Saved data entries:

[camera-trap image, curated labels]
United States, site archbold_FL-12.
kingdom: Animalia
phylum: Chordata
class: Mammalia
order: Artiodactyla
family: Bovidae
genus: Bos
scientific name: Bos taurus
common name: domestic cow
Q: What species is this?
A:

* **TASK BRIEF**
All of the records above need to be printed again exactly as they appear.

* **OUTPUT OF THE EXERCISE**
[camera-trap image, curated labels]
United States, site archbold_FL-12.
kingdom: Animalia
phylum: Chordata
class: Mammalia
order: Artiodactyla
family: Bovidae
genus: Bos
scientific name: Bos taurus
common name: domestic cow
Q: What species is this?
A:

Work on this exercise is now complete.